Dr. Paul Graham Fisher, a court appointed doctor, testified that 13-year-old Jahi McMath is brain dead on Tuesday, adding to previous confirmation from Children's Hospital doctors, according to the Associated Press.

Dr. Fisher, the chief of child neurology at Stanford University School of Medicine, is the second to conclude McMath as brain dead after she went in for a tonsillectomy surgery at Oakland's Children's Hospital on Dec. 12, the AP reported.

After reporting McMath was brain dead, hospital officials said they had no obligation to keep McMath on a ventilating system that is keeping her alive because there is no possibility she can come back from being brain dead. Keeping the ventilator on is also costing thousands of dollars a day, which health insurance will not likely cover, the AP reported.

The hospital filed court papers on Monday asking McMath be taken off life support after doctors said she was brain dead but her family wants to keep the ventilator on, until they can move her elsewhere and a third opinion is given, the AP reported.

Alameda County Judge Evelio Grillo has ordered for McMath to remain on life support until Dec. 30, or until further notice from the court, and is expected to consider the McMath's family request for a third opinion, according to the AP.
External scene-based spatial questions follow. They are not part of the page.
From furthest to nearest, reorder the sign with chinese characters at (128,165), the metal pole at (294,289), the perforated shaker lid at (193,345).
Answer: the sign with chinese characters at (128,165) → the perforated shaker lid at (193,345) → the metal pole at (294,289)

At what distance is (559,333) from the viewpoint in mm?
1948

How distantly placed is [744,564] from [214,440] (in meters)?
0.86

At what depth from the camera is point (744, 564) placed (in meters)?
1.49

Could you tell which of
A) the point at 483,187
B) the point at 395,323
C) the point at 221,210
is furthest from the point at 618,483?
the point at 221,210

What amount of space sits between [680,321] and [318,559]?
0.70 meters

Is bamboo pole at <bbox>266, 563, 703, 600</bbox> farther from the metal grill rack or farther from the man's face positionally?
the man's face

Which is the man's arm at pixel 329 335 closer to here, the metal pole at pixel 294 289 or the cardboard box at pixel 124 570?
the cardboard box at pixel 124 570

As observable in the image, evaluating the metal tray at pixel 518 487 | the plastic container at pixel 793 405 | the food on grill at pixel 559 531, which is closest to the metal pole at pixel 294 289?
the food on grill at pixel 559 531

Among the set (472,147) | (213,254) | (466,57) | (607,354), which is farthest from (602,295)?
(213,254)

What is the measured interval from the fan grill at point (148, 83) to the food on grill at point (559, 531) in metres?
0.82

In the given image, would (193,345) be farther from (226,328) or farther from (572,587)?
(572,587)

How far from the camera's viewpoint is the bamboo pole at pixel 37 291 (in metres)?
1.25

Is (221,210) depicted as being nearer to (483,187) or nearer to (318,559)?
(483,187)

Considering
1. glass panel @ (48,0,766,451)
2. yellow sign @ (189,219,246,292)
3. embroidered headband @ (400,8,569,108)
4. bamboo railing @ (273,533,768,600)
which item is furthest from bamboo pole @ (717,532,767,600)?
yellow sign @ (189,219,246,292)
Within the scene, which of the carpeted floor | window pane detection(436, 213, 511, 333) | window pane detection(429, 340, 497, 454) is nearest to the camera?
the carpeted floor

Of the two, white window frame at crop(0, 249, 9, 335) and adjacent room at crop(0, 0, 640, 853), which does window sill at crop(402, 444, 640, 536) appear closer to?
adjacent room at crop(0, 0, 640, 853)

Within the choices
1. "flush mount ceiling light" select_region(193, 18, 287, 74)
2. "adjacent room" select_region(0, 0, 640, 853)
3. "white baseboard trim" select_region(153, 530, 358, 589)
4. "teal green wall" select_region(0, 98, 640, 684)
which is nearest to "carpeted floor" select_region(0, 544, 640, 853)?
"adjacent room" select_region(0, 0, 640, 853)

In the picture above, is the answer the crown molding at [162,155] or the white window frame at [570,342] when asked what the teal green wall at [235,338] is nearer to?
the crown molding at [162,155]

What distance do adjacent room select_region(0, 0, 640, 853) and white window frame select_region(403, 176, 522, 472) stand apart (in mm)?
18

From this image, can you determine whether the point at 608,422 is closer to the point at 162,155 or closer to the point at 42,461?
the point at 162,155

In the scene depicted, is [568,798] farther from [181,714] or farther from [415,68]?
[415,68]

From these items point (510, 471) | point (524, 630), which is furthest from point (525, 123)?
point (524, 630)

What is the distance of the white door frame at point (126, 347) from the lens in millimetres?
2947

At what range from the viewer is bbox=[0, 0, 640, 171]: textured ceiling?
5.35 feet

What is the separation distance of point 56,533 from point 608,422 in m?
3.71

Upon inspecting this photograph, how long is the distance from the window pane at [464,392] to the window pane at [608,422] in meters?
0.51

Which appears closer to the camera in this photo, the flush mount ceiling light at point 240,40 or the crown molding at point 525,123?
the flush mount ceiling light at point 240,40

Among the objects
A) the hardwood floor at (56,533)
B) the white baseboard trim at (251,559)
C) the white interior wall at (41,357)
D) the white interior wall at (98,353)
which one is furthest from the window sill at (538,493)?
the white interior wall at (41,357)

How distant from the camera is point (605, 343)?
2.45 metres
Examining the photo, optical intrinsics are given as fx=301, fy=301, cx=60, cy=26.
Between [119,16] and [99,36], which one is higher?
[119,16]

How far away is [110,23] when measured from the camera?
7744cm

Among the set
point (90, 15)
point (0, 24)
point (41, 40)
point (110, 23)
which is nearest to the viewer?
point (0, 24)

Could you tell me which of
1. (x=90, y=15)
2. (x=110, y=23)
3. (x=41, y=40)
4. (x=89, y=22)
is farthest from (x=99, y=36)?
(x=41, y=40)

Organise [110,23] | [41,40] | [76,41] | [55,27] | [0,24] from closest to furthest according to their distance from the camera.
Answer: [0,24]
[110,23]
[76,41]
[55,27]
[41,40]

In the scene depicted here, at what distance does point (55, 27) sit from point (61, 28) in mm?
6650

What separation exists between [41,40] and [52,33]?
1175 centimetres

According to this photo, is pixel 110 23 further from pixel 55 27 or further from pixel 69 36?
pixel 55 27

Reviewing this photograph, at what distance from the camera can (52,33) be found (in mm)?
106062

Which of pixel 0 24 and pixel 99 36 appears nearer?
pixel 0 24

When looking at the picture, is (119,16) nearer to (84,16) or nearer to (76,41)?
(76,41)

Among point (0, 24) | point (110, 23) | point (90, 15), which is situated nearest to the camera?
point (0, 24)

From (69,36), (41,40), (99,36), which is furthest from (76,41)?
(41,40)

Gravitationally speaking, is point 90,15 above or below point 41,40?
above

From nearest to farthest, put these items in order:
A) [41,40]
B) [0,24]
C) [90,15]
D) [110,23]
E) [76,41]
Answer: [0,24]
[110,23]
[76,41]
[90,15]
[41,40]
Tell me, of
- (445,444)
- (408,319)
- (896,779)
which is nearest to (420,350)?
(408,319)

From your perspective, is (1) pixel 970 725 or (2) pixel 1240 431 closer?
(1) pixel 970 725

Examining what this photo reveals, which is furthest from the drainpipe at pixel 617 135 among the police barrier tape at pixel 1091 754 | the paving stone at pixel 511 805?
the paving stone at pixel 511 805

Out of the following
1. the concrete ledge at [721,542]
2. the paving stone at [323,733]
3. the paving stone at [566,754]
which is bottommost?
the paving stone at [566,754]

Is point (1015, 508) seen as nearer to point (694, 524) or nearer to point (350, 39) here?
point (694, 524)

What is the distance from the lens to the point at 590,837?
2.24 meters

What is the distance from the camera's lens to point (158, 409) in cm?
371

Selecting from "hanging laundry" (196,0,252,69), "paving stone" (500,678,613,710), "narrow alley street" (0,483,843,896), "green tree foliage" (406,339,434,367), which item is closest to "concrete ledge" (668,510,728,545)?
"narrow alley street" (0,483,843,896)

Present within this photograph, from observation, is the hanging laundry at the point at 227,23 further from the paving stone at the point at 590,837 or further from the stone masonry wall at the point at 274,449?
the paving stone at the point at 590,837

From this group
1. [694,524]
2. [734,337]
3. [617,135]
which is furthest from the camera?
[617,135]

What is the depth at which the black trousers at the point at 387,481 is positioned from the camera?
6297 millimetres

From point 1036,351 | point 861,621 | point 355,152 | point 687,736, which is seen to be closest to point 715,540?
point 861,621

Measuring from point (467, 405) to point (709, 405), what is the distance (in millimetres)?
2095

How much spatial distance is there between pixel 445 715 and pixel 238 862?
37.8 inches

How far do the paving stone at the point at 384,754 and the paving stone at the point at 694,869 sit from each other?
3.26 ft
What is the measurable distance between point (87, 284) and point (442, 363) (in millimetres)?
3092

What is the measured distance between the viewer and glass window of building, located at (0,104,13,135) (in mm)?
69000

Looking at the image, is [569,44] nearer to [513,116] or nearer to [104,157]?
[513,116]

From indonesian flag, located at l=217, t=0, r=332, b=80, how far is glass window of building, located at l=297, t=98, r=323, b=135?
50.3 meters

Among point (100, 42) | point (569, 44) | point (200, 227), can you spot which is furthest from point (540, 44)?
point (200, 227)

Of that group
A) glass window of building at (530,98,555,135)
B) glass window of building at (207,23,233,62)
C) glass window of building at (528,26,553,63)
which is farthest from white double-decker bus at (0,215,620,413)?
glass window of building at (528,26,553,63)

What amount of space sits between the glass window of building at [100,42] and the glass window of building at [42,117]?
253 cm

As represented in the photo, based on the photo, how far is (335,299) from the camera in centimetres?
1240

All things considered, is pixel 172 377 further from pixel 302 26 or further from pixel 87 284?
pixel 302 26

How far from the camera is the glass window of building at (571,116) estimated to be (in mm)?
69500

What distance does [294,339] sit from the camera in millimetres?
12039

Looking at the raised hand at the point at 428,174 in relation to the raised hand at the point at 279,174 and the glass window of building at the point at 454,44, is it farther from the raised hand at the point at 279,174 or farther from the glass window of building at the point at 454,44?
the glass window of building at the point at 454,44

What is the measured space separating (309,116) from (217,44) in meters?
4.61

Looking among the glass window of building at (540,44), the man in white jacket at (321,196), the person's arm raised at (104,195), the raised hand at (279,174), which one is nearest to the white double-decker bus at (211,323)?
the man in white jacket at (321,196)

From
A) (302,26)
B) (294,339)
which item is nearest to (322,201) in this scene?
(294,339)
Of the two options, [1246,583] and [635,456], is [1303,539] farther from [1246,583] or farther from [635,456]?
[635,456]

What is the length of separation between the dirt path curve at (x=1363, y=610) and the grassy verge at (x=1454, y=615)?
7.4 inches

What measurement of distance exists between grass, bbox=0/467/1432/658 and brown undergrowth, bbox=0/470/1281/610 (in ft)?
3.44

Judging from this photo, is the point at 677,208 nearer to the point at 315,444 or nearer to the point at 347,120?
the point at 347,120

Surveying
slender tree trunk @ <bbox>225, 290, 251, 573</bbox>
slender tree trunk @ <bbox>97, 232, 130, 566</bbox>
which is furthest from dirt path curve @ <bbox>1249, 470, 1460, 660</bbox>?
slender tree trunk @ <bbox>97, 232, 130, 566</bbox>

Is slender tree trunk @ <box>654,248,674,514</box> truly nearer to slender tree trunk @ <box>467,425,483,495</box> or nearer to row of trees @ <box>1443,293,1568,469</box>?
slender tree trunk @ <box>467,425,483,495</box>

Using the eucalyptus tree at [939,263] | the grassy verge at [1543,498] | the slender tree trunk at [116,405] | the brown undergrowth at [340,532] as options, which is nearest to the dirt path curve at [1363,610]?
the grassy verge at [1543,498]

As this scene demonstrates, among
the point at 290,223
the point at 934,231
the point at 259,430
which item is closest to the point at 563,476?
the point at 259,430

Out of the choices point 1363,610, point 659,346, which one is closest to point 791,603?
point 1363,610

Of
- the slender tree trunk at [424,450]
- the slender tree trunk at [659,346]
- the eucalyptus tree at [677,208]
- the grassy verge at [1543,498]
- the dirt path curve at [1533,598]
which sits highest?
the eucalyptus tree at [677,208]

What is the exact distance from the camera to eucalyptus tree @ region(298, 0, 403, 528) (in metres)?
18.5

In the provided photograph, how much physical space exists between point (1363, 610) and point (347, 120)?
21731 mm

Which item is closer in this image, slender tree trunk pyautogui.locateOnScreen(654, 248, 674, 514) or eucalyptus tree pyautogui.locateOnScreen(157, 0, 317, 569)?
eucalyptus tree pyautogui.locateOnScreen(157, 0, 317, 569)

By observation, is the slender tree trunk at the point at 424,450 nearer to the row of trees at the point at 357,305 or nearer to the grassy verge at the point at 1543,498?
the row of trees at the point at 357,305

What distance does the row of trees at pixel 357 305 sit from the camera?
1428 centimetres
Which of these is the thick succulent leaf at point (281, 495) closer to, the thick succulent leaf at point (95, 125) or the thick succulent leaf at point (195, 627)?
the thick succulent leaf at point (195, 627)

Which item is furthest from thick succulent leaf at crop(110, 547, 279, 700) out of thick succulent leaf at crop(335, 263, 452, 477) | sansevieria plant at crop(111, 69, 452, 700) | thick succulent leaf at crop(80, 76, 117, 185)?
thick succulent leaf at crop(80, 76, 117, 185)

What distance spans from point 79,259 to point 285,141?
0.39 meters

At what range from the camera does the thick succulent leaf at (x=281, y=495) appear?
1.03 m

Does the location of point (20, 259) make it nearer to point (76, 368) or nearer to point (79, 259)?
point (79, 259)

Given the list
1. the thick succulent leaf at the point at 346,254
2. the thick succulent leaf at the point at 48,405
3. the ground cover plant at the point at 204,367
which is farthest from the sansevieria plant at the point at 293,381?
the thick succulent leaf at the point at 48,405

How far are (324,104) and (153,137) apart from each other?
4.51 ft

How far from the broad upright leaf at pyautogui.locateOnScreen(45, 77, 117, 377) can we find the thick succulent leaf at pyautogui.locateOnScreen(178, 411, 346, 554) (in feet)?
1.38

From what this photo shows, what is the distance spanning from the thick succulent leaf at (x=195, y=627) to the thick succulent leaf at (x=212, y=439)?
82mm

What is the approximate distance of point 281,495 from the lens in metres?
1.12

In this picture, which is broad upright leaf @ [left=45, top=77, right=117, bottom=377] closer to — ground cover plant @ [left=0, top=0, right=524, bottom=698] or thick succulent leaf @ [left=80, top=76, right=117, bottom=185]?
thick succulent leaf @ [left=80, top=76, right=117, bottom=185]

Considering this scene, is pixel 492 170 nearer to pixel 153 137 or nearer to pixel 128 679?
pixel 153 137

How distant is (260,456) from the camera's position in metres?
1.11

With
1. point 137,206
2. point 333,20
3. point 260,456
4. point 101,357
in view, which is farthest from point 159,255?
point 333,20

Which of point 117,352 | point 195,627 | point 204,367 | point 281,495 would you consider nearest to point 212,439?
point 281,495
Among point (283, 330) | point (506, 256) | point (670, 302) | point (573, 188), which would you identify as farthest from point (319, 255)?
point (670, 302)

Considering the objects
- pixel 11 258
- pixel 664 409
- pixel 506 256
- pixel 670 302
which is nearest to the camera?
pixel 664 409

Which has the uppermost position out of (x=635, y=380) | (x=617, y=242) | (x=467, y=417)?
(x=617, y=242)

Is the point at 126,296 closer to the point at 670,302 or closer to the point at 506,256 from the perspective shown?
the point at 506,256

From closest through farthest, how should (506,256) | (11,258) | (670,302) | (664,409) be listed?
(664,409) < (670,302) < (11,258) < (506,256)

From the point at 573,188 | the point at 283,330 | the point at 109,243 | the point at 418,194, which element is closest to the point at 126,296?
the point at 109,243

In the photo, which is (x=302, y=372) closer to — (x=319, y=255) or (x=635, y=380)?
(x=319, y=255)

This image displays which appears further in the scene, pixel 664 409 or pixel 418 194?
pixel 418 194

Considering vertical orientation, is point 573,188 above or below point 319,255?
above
"It's wrong for someone who made mistakes on your child to just call the coroner ... and not respect the family's feeling or rights," Sandra Chatman, Jahi's grandmother and a registered nurse, said outside the courtroom on Monday, adding that she knows "Jahi suffered, and it tears me up," the AP reported.

The McMath family attorney, Christopher Dolan, asked Grillo to bring in Paul Byrne, a pediatric professor at the University of Toledo who was the co-editor of the book "Beyond Brain Death," which discusses the argument against current criteria used to determine if a person is truly deceased, the AP reported. Grillo denied the request on the terms Byrne is not a pediatric neurologist.

Byrne told the AP in a phone interview that if McMath's ventilator is properly functioning then that is a sign she is alive.

"The ventilator won't work on a corpse," Byrne told the AP, "In a corpse, the ventilator pushes the air in, but it won't come out. Just the living person pushes the air out."

Dr. David Duran, chief of pediatrics at the Children's Hospital, said though he offers his "deepest sympathy" for the McMath family, the child has been deemed brain dead adding a ventilator will not reverse the effects, according to the AP.

"The ventilator cannot reverse the brain death that has occurred and it would be wrong to give false hope that Jahi will ever come back to life," Duran said, the AP reported. He added her surgery was "very complex," and "not simply a tonsillectomy."